Y es también una rabia que no crece, una sensación tremenda de impotencia cuando miro la lista final de mi libro con nombres de personas desaparecidas y sé que esas más de veinte páginas son apenas un atisbo de una ausencia de nombres que se cuenta por cientos de miles.
¿Cuál es la relación entre literatura y política?
Es inevitable y, sin embargo, no es su único propósito; creo que la literatura debe siempre tener la libertad de sobrepasar límites, definiciones, ideologías y objetivos.
Pero la latencia de un dolor colectivo dentro de un sistema social, cuando entraña una tragedia de las dimensiones que está ocurriendo con los desaparecidos en México, se vuelve una incomodidad tan grande que es ineludible tomar una postura política.
Yo he querido tomarla para acompañar con esta narración el momento que están viviendo miles de familias mexicanas y también como un pequeñísimo acto de memoria.
¿Cómo ve la literatura mexicana actual?
Yo creo que estamos viviendo un momento fértil y precioso a partir de que las voces narrativas femeninas estamos encontrando eco en las editoriales y en los lectores.

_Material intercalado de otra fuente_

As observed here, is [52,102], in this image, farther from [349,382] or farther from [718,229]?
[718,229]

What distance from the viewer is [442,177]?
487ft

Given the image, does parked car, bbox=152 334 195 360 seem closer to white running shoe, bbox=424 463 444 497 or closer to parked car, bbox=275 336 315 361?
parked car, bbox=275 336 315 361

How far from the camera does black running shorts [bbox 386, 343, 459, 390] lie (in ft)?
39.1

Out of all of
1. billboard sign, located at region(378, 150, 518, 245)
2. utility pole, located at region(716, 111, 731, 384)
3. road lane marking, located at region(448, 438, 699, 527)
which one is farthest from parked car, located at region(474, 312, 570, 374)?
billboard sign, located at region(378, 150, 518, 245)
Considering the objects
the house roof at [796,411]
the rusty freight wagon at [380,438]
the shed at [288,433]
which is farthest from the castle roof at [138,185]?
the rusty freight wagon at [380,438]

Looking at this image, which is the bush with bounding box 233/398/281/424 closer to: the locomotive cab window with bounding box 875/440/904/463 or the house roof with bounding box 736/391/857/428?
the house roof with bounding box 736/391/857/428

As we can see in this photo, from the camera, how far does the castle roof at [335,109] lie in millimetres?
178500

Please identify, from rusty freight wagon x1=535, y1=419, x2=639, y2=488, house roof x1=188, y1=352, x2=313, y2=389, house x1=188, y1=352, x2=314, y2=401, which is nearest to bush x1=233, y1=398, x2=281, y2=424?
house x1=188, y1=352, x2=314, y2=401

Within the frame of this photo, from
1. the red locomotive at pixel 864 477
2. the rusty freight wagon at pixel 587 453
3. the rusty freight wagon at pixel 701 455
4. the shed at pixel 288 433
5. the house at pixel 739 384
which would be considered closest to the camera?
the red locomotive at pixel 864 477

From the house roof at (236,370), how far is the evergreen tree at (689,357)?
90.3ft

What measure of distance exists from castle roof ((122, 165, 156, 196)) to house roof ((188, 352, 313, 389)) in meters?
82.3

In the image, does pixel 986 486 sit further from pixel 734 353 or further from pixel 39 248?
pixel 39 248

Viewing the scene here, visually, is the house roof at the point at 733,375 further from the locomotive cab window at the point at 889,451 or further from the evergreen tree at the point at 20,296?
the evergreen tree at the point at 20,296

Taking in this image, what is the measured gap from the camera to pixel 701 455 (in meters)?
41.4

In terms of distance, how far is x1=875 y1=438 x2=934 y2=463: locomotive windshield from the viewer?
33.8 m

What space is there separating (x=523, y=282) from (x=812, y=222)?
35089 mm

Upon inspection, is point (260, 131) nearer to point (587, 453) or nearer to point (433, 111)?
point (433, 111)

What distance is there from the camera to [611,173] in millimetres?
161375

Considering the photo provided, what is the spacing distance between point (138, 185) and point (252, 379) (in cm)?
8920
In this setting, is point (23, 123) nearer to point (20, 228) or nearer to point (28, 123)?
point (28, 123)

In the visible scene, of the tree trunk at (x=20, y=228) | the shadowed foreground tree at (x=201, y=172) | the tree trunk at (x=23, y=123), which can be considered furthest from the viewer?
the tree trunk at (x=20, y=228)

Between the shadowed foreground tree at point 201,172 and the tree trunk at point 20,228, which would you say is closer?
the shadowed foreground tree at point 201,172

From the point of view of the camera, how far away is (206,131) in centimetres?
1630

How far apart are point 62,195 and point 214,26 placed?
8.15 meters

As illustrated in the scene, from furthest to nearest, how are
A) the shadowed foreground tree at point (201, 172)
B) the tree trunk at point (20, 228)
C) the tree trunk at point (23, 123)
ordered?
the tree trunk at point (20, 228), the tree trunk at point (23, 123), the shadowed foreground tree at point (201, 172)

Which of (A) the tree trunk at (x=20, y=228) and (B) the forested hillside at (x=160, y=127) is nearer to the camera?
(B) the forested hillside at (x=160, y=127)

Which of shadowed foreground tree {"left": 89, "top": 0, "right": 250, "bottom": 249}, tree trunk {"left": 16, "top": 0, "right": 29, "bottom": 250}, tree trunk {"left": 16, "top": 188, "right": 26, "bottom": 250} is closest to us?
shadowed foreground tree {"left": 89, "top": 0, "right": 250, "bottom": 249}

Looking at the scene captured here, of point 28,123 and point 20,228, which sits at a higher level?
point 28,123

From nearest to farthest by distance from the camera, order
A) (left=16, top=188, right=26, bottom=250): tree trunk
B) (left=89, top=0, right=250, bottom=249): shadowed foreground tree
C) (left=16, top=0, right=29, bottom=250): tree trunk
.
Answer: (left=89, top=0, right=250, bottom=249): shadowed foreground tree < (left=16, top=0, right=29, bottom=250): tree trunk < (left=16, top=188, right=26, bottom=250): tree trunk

Me parece que la gran aportación que han traído Cristina Rivera Garza, Fernanda Melchor, Elvira Liceaga, Aura García-Junco, Liliana Blum y tantas otras escritoras, contemporáneas todas, no es solo «el punto de vista» sino que además de la mirada, ponemos en palabras la experiencia de habitar este país y este tiempo siendo mujeres.